One of the main things that drew me to the Marxe School was the opportunity to work amongst colleagues that are all interested in policy issues. I am especially excited to be part of the Masters of International Affairs program, which aims to make education on international economic policies (among other topics) accessible to a diverse student body.
When did you first become interested in economics? And what attracted you to macroeconomics from an international perspective?
I am originally from Turkey, an emerging market that was developing substantially when I was growing up. Experiencing the economic transformations, as well as the crises, first-hand, I got interested in understanding why certain economies manage to develop and others fail to do so. This broad question has set my general research agenda since my graduate studies.
Tell us about your research program in international macroeconomics.
My research program focuses on developing theoretical and empirical models to study how international trade and financial linkages affect investment decisions, growth, and economic fluctuations in emerging markets, as well as the U.S. economy. Some of my empirical work involves using aggregate data for large samples of countries or states to investigate the impacts of capital accumulation and financial flows on economic growth and volatility. Another part of my research involves using firm-level data to understand how domestic and foreign investment decisions of firms are affected by policy changes, such as trade liberalization or banking deregulation, and macroeconomic fluctuations. More recently, I have started working on how policy changes affect the share of total income earned by labor. With my coauthor we have shown how the banking deregulation in the U.S. has lowered labor’s share in income, potentially contributing to the rise in income inequality. On the other hand, in a different study, we find that trade liberalization policies in India increased workers’ share of income, suggesting that globalization is not necessarily harmful for labor.

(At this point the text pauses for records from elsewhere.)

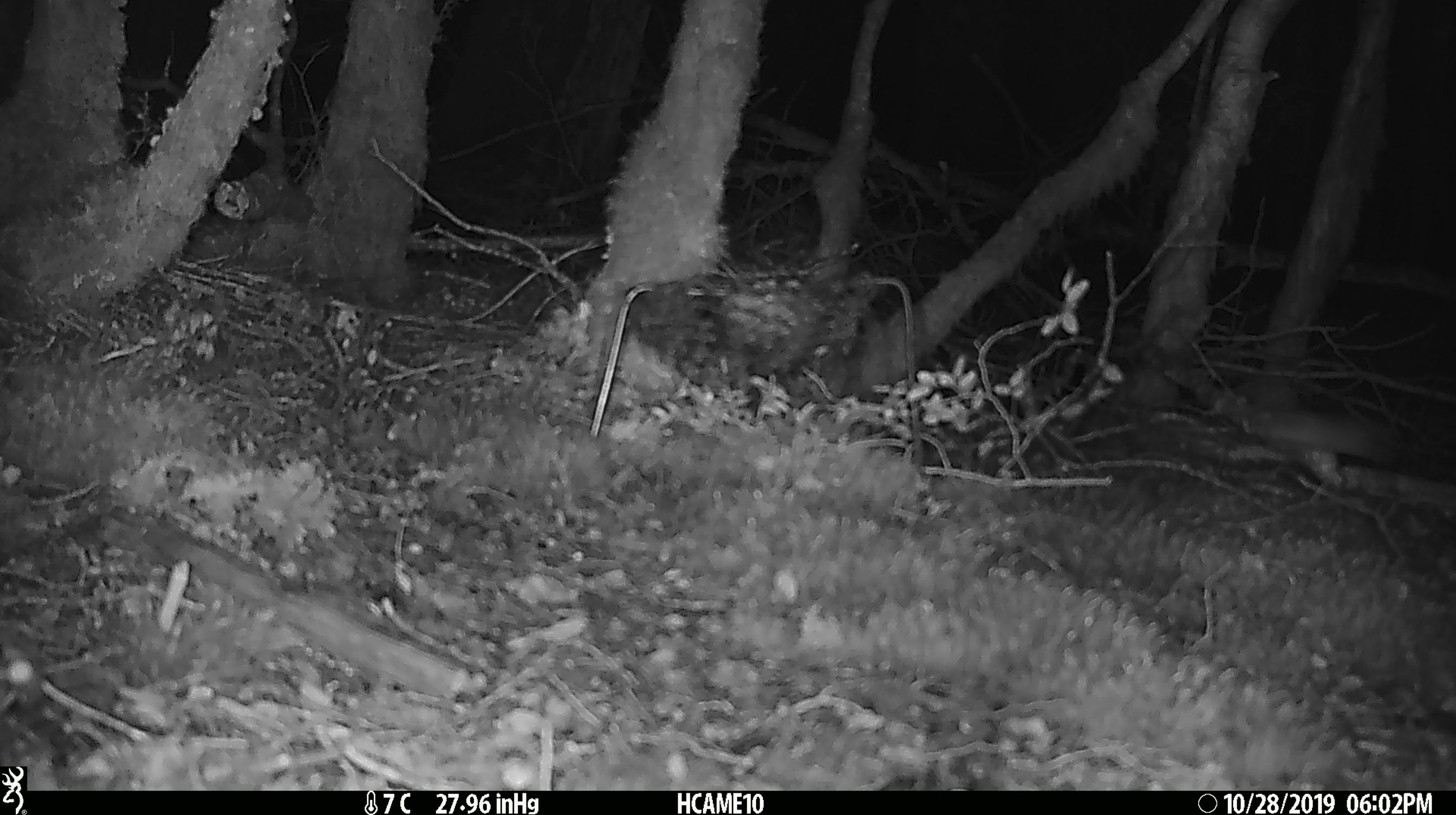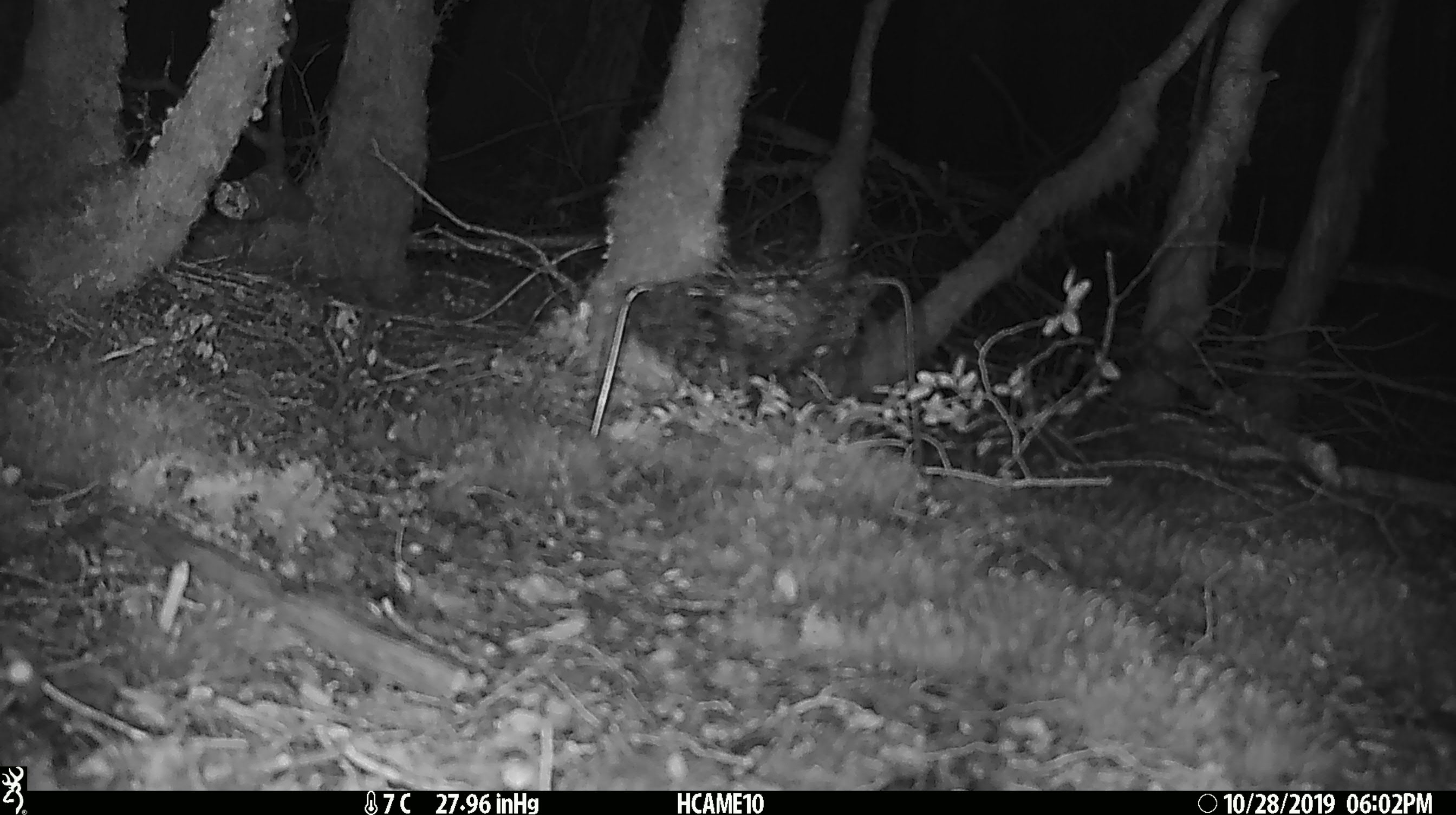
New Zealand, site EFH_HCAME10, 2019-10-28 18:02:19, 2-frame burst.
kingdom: Animalia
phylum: Chordata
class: Mammalia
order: Rodentia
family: Muridae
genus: Mus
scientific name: Mus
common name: mouse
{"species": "mouse (Mus)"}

What will you be teaching in the spring 2019 semester? What lesson do you most look forward to teaching your students?
I will be teaching two classes: International Economics and Trade Policy. I am looking forward to talking about the current events and helping students interpret the impact of macroeconomic and trade policy changes on the economic environment. This is an exciting time to be studying trade policy. With all the recent backlash towards globalization and the alterations in the trade agreements, it is important to talk about the pros and cons of international trade, and discuss what trade policies can and cannot do for a country. We will study the economic mechanisms that give rise to costs and benefits of trade and analyze the varied experiences of developed and developing countries. I am looking forward to productive debates in class on these issues.